How much is an Nvidia H200?

Solutions Engineer

The Nvidia H200, which began delivery in late 2024, is Nvidia’s latest and most powerful GPU for AI workloads, featuring significantly more memory than its predecessor, the H100. It’s particularly well-suited for running the latest large language models like DeepSeek.

How is the H200 different from the H100?

The key differentiator of the H200 is its massive 141GB of memory, which is nearly double the capacity of the H100.

The H200 also offers:

Higher memory bandwidth (4.8 TB/s vs 3.35 TB/s on H100)
Up to 1.6 times higher inference performance for LLMs like GPT-3 and Llama-70B in specific scenarios

This additional VRAM and bandwidth makes the H200 particularly well-suited for:

Running larger (100+B parameter) AI models that won’t fit in H100 memory
Handling longer context windows in LLMs
Processing larger batch sizes for improved throughput

Recommended Hardware for Modern AI Models

The H200’s expanded memory capacity makes it the ideal choice for running the latest generation of large language models. For example:

DeepSeek Models: You can run the full DeepSeek-R1 671B model on 8xH200s. You can run distilled versions of the model on a single H200.
Multi-Modal Models: Models that process both text and images require significant VRAM, making the H200 particularly valuable
Fine-tuning: The additional memory allows for fine-tuning larger models or using larger batch sizes.

Direct Purchase Price

The H200 GPU costs ~$30,000 per chip if you are purchasing it directly from a hardware vendor.
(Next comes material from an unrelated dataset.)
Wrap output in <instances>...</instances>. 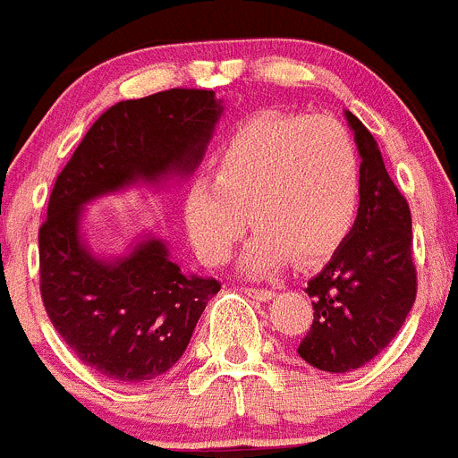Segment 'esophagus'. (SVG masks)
<instances>
[{"instance_id":"34e87169","label":"esophagus","mask_w":458,"mask_h":458,"mask_svg":"<svg viewBox=\"0 0 458 458\" xmlns=\"http://www.w3.org/2000/svg\"><path fill=\"white\" fill-rule=\"evenodd\" d=\"M243 293L250 298H255V301H262V302L271 301V298L276 296V292H271V289H259V287H246L243 289Z\"/></svg>"}]
</instances>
However, it’s important to note that organizations typically aren’t buying just a single chip; they may be investing in configurations like a Nvidia DGX H200 supercomputer with 8 H200s for ~$300k.
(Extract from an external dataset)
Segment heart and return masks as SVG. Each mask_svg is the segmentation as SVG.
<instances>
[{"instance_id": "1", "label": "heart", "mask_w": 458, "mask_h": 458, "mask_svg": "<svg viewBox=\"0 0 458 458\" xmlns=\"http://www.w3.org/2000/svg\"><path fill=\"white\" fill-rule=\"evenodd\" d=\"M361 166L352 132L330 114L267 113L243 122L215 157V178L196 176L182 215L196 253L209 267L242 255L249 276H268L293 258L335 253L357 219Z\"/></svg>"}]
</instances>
Alternatives to Direct Purchase: GPU-on-demand Platforms

Given the substantial cost and limited availability of H200 GPUs, most organizations will probably access H200 GPUs via cloud service providers and AI infrastructure companies.

Cloud service providers with partnerships with Nvidia include:

Amazon Web Services (AWS)
- P5en instances with 8xH200s cost $84.8/hr
Google Cloud
- A3 Ultra VMs are available through Google Kubernetes Engine (GKE)
Microsoft Azure
- ND v5 H200 series VM
Oracle Cloud Infrastructure

The cost of an H200 GPU across the major cloud providers is roughly $10/GPU/hour.
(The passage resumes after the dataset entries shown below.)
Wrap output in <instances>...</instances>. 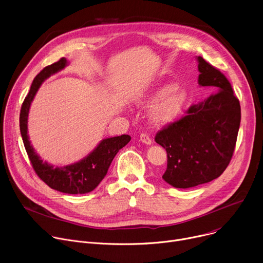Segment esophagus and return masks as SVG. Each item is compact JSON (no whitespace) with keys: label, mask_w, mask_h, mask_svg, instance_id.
<instances>
[{"label":"esophagus","mask_w":263,"mask_h":263,"mask_svg":"<svg viewBox=\"0 0 263 263\" xmlns=\"http://www.w3.org/2000/svg\"><path fill=\"white\" fill-rule=\"evenodd\" d=\"M139 138H140V140H141L143 143H145V144H151V143H152L151 137H149L146 133H141Z\"/></svg>","instance_id":"1"}]
</instances>
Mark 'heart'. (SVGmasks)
Returning <instances> with one entry per match:
<instances>
[{
    "instance_id": "b5f03b06",
    "label": "heart",
    "mask_w": 263,
    "mask_h": 263,
    "mask_svg": "<svg viewBox=\"0 0 263 263\" xmlns=\"http://www.w3.org/2000/svg\"><path fill=\"white\" fill-rule=\"evenodd\" d=\"M175 89L174 85H164L158 88L145 101L146 105L153 106L161 100L152 111V120L159 126L174 122L187 103V95L182 89Z\"/></svg>"
}]
</instances>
There’s also a newer generation of GPU-on-demand platforms that are just beginning to offer (often limited) H200 access, including Modal, RunPod, CoreWeave, and Lambda Labs.

H100 vs. H200

Given that availability of H200s is still fairly limited, and they are generally priced at a premium (they cost ~$10/GPU/hour, compared to ~$5/GPU/hour for H100s), are they worth it?

The answer is that if you are training or running inference on larger models (> 70B parameters), then the H200 probably makes sense.

For example, running Llama-70B on a single H200 at 8-bit precision is 1.9x more performant than the H100.

On the other hand, for most inference workloads, there will be little to no performance gain over H100s.